Thorkell não tem inimigos, pelo menos nenhum vivo


Bem, podemos dizer que Vinland Saga está em alta, chegando em todo tipo de público, ainda mais com a popularização dos memes, eu fui uns desses cooptados, mesmo torcendo o nariz em relação a animes*, me interessei nesse em específico. 

* pequena alínea, eu acho o gênero de animes pouco atrativo , em qualquer aspecto,  e mangás sou MUITO ignorante mesmo, não tenho vergonha de falar sobre. Então cheguei em Vinland totalmente puro, sem nunca ter sido contato com animes, muito pelo contrário, detestando alguns. Eu nunca vi nem Dragon Ball, então talvez cometa algum erro de analise por não estar habituado com o gênero.

Essa postagem não é uma resenha completa de Vinland Saga, tem análise a rodo sobre o anime/mangá na internet, não tenho muita capacidade de colocar mais uma completa

Esse anime me pegou de um jeito, de um jeito que fiquei bastante interessado em ler o mangá, segundo os sites devidamente especializados em animês, Vinland Saga, da Netflix, cobre o primeiro arco, capítulo 1 até o 54, o início da história de Thorfin junto com a milícia de Askeladd, que é o verdadeiro protagonista do arco, pelo menos na minha interpretação, Askeladd que faz a história andar, apesar de não ser sobre ele.

Vinland Saga é externamente pretensioso, eu diria até presunçoso em alguns momentos. O que seria uma obra pretenciosa? A pretensão, a proposição do que se dispõe a fazer, Vinland Saga se dispõe já nos três primeiros capítulos a ser toda uma jornada com pontos que são uma filosofia no sentido mais purista do termo, não figurativo, é um anime filosófico e isso não é a segunda camada de interpretação.

A obra é presunçosa quando debate sobre "o que é o amor", o anime/mangá está lotado dessas ontologias, dentro delas, o que é ser um guerreiro, e a estupidez da guerra.

Os animês adoram uma porradaria, alguns com poderzinho outros com lutinha (ou os dois mesmo), quando se falamos desse gênero "shonen", que é o mais popular aqui no ocidente. Um protagonista masculino jovem em busca de ser algo grandioso, tipo um mestre hokage, aparentam ser animes leves sempre quase sempre no mundo masculinista da coisa, com direito aliás de personagem femininas que quebram qualquer convenção sobre igualdade gênero, um suco de misoginia em alguns casos, enfim, não que as produções ocidentais fossem diferentes. Olhando Vinland Saga de fora, parece só uma dessas obras "shonen", um anime genérico, só que ambientado no universo nórdico, esse julgar o livro pela capa me afastou por muito tempo, ainda mais saindo pela Netflix, aos meus olhos, de alguém de fora do gênero, não me atraía em nada. Caí no papo do Brizola de "Se algo tem rabo de jacaré, couro de jacaré, boca de jacaré, pé de jacaré, olho de jacaré, corpo de jacaré e cabeça de jacaré, como é que não é jacaré." tanto por ser um shonenzinho, tanto por ser um anime da Netflix.

..............................

*PROBLEMAS A RESOLVER:*
1: De acordo com o texto sobre Vinland Saga, quais capítulos do mangá a versão da Netflix cobre?
2: Reescreva o trecho do texto sobre Vinland Saga que vai de "Thorkell não tem" até "com o gênero.", trocando "memes" por "vídeos curtos".
As linhas de dados não têm relação com o texto.

*SEÇÃO DE DADOS:*
..............................

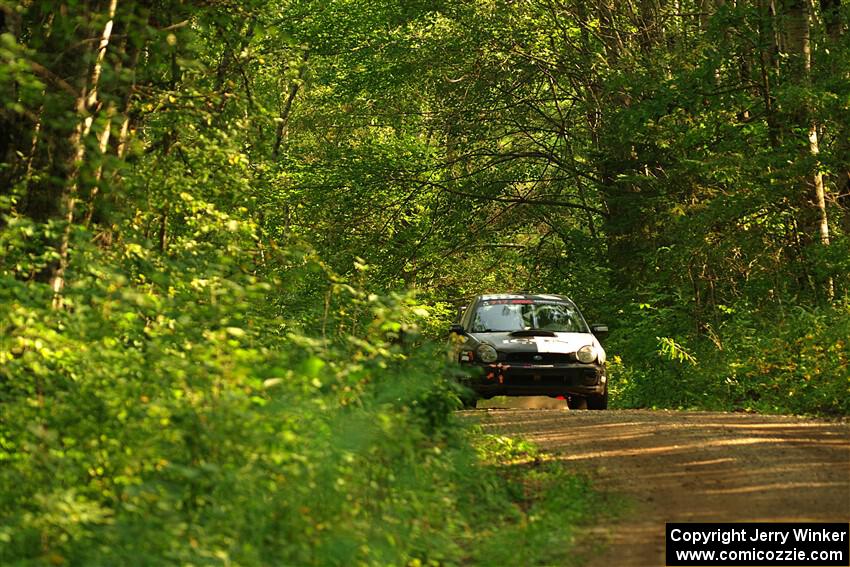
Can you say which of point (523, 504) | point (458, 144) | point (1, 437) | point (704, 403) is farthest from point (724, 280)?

..............................

*RESPOSTAS:*
1: Do capítulo 1 ao 54, ou seja, o primeiro arco.

2:
Thorkell não tem inimigos, pelo menos nenhum vivo


Bem, podemos dizer que Vinland Saga está em alta, chegando em todo tipo de público, ainda mais com a popularização dos vídeos curtos, eu fui uns desses cooptados, mesmo torcendo o nariz em relação a animes*, me interessei nesse em específico. 

* pequena alínea, eu acho o gênero de animes pouco atrativo , em qualquer aspecto,  e mangás sou MUITO ignorante mesmo, não tenho vergonha de falar sobre. Então cheguei em Vinland totalmente puro, sem nunca ter sido contato com animes, muito pelo contrário, detestando alguns. Eu nunca vi nem Dragon Ball, então talvez cometa algum erro de analise por não estar habituado com o gênero.